── TEXTAUSZUG

Am 31.01.2002 und 05.02.2002 berichtete die Deutschland-Ausgabe des Hürriyet erstmals über das oben angeführte höchstrichterliche Urteil.

Der daraufhin am 15.02.2002 von der Klägerin gestellte Antrag auf Bewilligung von LErzg wurde durch Bescheid vom 06.11.2002 (Widerspruchsbescheid vom 10.01.2003) mit der Begründung abgelehnt, der Antrag wirke höchstens sechs Monate vor der Antragstellung zurück, rage also nicht in den möglichen Anspruchszeitraum (02.01.2000 mit 01.01.2001) hinein. Auch unter Berücksichtigung der Rechtsprechung des EuGH vom 04.05.1999 könne nicht auf die Einhaltung des konstitutiven Tatbestandsmerkmals der Antragsfrist verzichtet werden.

────

Beantworten Sie anhand des Textauszugs kurz diese Fragen:
1. An welchen beiden Tagen berichtete die Deutschland-Ausgabe des Hürriyet über das Urteil?
2. An welchem Tag stellte die Klägerin den Antrag auf Bewilligung von LErzg?
3. Wie weit wirkt der Antrag laut Begründung des Bescheids höchstens zurück?
Die nachstehenden Zeilen stehen in keinem Zusammenhang mit dem Textauszug.

── DATENZEILEN

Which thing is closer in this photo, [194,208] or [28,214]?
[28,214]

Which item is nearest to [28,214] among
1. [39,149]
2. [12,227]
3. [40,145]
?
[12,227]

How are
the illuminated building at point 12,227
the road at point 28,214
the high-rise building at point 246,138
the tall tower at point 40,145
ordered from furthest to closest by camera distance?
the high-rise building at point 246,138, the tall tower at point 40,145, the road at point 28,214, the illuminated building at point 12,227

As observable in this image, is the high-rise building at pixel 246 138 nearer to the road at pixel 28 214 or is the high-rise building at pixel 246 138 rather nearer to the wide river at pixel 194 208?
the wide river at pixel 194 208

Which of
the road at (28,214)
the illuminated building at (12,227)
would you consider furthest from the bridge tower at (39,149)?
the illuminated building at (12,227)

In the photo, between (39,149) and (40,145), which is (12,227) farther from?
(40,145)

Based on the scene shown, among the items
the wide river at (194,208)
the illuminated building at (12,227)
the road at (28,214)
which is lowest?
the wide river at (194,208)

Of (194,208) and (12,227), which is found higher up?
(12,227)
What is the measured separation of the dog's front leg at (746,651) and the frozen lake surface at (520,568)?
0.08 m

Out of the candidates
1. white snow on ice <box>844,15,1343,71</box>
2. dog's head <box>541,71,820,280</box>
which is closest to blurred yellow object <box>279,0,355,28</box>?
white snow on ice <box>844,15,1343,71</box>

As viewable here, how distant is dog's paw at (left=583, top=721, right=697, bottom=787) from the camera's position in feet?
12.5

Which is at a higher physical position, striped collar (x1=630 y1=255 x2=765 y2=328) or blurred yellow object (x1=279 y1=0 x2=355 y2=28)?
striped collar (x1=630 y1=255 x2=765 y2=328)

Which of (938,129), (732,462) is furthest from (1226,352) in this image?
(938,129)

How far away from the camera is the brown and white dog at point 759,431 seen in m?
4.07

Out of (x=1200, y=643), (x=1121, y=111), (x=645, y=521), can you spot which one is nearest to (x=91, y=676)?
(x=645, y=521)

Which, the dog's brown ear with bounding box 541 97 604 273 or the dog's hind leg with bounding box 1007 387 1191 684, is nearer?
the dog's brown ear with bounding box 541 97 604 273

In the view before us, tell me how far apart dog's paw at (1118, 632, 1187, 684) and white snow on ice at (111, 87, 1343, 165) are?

────

* ANTWORT
1. Am 31.01.2002 und am 05.02.2002.
2. Am 15.02.2002.
3. Höchstens sechs Monate vor der Antragstellung.